The interesting part is not that the model can call tools- we’ve all seen function calling- it’s that those tools can now return structured UI and run code in the user’s browser, inside ChatGPT’s own chrome. That forced a bunch of design decisions that look a lot more like classic web performance tuning than “AI magic.”

MCP Server Architecture

I built the MCP server as a Next.js app running on Vercel with a thin protocol layer on top of the official SDK. The server is responsible for three things: implementing the MCP protocol, registering tools, and serving widget HTML.

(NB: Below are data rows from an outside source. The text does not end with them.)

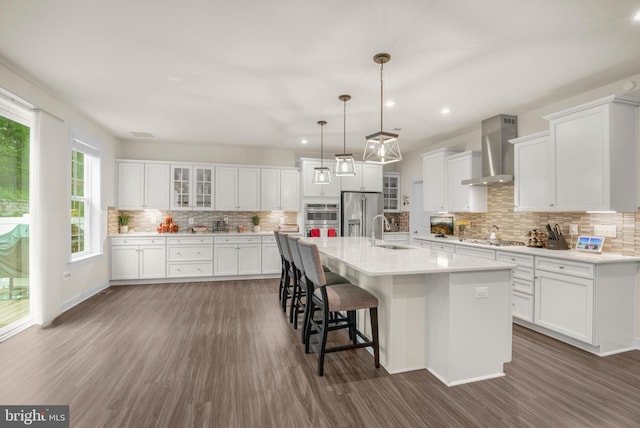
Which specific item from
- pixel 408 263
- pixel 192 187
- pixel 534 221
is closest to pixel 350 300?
pixel 408 263

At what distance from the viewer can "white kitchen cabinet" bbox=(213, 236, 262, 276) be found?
606 cm

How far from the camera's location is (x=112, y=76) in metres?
3.25

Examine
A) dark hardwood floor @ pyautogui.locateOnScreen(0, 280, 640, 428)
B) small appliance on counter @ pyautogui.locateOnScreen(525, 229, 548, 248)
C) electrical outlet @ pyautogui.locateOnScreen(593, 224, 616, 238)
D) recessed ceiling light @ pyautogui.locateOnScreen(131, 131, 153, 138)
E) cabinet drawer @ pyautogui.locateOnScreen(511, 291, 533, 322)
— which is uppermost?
recessed ceiling light @ pyautogui.locateOnScreen(131, 131, 153, 138)

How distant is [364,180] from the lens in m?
6.81

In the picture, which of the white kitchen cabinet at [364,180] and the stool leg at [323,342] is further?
the white kitchen cabinet at [364,180]

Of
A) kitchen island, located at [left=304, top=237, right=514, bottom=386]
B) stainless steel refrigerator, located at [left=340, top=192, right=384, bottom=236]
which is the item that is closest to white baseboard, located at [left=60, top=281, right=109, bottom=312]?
kitchen island, located at [left=304, top=237, right=514, bottom=386]

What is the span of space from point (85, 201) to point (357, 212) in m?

The protocol layer wires up JSON‑RPC handlers, registers tools, and exposes resources via URIs like ui://widget/search.html. It doesn’t know anything about workouts or classes; it just routes requests and enforces types.

// lib/mcp/server.ts
import { Server } from "@modelcontextprotocol/sdk/server";
import { tools } from "./tools/registry";
import { getResource } from "./static-resources";

export function createMcpServer() {
  const server = new Server({
    name: "peloton-mcp",
    version: "1.0.0",
  });

  tools.forEach((tool) => {
    server.tool(tool.name, tool.schema, tool.handler);
  });

  server.resource("ui://widget/:name", async ({ params }) => {
    const html = await getResource(params.name);
    return {
      contentType: "text/html",
      body: html,
    };
  });

  return server;
}

This is the pattern that generalises: the MCP layer stays boring and standards‑compliant, and all the app‑specific logic lives in tools and helpers behind it.

The Tool System

The MCP server exposes tools grouped by what they touch: search and discovery that are safe to call without user context, and richer tools that read or update account‑specific state. Each tool declares its own metadata so the host can reason about risk and capabilities.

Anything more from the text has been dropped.